- **What you need to do**
Copy out the rows from the line containing "Looking at this" through the last row, replacing "bird wing" with "bird's wing" and leaving everything else unchanged.

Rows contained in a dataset
===============

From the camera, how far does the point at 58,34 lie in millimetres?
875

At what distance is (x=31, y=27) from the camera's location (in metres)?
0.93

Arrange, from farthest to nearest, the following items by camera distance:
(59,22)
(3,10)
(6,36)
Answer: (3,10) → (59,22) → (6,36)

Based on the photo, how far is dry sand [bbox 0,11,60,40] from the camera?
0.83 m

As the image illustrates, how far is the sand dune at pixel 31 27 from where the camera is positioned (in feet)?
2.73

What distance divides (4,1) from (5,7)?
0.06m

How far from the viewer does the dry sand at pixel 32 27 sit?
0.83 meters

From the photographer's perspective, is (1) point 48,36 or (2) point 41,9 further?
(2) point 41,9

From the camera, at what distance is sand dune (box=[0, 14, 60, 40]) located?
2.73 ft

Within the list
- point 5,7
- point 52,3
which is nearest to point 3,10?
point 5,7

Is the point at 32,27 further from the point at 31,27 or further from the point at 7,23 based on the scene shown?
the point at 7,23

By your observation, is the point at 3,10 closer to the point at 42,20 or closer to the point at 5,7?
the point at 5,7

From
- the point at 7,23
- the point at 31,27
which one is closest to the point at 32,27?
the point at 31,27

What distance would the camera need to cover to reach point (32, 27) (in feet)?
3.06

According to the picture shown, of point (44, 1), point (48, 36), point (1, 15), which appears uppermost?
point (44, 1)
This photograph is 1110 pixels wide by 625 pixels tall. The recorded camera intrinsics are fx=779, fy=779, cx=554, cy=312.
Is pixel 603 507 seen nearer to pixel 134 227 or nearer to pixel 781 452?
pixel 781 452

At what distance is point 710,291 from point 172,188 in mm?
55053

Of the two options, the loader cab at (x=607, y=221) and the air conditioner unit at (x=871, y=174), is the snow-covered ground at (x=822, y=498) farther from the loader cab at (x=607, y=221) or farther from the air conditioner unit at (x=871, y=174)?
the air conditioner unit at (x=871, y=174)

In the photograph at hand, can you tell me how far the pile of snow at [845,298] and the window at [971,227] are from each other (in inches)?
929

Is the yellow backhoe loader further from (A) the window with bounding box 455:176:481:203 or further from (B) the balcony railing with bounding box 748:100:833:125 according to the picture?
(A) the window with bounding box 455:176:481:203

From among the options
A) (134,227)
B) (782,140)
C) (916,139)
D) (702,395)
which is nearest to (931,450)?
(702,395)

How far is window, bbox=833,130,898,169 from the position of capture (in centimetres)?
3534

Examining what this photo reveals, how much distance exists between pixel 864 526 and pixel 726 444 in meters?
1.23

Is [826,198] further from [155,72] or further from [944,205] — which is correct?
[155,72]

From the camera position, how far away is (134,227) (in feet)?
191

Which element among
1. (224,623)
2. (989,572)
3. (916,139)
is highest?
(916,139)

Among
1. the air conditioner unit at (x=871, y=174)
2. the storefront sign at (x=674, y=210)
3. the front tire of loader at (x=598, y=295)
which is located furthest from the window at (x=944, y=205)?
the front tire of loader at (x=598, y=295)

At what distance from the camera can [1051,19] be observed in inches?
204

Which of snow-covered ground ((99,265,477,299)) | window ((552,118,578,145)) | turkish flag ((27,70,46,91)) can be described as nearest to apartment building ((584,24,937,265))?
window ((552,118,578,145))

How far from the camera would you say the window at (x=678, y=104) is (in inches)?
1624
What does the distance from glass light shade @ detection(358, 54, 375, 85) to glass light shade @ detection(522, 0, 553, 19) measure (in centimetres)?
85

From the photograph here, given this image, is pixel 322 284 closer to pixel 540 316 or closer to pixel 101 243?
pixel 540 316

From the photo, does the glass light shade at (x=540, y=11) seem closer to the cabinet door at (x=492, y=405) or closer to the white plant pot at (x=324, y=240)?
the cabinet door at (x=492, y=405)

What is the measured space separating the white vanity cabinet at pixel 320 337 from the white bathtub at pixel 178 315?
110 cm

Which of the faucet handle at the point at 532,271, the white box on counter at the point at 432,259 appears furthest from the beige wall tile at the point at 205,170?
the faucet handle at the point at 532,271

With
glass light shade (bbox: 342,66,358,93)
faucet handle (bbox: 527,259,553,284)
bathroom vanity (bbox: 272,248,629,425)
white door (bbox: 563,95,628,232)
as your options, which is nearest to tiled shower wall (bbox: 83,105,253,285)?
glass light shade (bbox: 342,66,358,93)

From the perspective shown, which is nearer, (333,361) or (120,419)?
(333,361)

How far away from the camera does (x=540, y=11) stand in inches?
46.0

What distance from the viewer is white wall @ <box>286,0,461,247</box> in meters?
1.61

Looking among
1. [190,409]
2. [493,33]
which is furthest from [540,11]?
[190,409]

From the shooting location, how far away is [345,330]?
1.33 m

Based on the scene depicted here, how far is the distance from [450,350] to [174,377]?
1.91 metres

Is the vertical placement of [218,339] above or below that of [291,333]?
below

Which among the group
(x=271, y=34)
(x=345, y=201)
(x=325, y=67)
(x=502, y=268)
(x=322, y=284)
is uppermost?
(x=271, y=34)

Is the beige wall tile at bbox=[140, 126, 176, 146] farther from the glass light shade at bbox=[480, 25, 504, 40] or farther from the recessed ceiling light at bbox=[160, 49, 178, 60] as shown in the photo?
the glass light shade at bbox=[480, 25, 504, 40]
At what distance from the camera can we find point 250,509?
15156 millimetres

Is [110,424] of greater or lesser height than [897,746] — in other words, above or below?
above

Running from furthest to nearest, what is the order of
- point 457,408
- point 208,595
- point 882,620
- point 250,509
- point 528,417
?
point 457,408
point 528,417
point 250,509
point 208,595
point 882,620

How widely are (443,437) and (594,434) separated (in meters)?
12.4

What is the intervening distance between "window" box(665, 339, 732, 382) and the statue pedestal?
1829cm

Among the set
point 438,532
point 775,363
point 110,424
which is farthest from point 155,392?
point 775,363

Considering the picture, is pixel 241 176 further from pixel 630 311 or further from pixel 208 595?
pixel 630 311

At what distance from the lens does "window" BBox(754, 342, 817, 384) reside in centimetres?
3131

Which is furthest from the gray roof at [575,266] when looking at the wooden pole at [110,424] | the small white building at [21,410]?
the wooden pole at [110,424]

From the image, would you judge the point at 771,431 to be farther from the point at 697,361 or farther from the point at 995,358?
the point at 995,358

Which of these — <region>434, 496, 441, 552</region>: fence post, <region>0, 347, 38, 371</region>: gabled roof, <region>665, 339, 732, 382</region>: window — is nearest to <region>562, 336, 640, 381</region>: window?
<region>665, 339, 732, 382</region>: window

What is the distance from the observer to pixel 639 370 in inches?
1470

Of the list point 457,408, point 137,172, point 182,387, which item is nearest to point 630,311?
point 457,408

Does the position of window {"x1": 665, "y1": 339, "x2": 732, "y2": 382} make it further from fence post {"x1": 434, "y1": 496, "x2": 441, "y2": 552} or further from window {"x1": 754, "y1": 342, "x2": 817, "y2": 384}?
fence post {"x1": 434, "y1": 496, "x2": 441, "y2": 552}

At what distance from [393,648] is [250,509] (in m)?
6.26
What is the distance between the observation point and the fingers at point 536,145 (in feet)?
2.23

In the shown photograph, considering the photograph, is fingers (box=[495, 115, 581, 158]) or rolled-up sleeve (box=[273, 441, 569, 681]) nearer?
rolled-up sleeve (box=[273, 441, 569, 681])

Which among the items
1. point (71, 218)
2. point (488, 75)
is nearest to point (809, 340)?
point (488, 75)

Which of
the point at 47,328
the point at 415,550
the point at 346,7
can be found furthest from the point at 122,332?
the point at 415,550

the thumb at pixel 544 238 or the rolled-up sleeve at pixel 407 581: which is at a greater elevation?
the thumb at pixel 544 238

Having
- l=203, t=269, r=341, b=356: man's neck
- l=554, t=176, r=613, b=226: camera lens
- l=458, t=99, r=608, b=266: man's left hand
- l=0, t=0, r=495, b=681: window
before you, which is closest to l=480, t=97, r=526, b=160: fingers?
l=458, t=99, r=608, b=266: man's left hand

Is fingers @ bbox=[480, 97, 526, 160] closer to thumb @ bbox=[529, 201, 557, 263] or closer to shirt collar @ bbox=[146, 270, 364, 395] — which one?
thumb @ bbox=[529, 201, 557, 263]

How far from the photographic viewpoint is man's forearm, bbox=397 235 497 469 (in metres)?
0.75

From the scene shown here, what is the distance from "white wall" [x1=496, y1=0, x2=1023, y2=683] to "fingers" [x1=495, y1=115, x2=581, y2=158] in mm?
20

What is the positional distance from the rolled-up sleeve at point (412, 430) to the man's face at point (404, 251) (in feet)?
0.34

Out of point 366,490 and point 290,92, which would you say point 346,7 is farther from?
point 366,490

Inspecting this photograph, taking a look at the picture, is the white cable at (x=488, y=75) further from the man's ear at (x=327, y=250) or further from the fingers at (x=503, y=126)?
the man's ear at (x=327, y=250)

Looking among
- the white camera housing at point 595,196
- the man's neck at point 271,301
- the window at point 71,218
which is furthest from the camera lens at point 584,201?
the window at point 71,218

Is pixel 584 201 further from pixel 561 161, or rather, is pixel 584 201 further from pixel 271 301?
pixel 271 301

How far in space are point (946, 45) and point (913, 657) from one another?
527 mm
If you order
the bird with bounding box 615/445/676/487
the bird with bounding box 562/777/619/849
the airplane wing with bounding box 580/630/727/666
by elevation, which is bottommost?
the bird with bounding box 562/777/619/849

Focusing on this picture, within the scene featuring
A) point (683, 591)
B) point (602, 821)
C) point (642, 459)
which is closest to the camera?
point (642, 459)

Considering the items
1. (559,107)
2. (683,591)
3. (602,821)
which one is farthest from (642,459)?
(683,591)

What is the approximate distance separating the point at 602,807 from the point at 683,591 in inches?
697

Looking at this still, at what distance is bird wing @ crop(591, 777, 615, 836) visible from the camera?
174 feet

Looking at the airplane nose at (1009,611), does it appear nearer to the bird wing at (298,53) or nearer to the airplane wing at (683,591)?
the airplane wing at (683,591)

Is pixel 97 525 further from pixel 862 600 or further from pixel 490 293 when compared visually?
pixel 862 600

===============

- **Full response**
Looking at this still, at what distance is bird's wing @ crop(591, 777, 615, 836) visible from the camera?
174 feet

Looking at the airplane nose at (1009,611), does it appear nearer to the bird's wing at (298,53) or nearer to the airplane wing at (683,591)?
the airplane wing at (683,591)

Is pixel 97 525 further from pixel 862 600 or further from pixel 490 293 when compared visually?
pixel 862 600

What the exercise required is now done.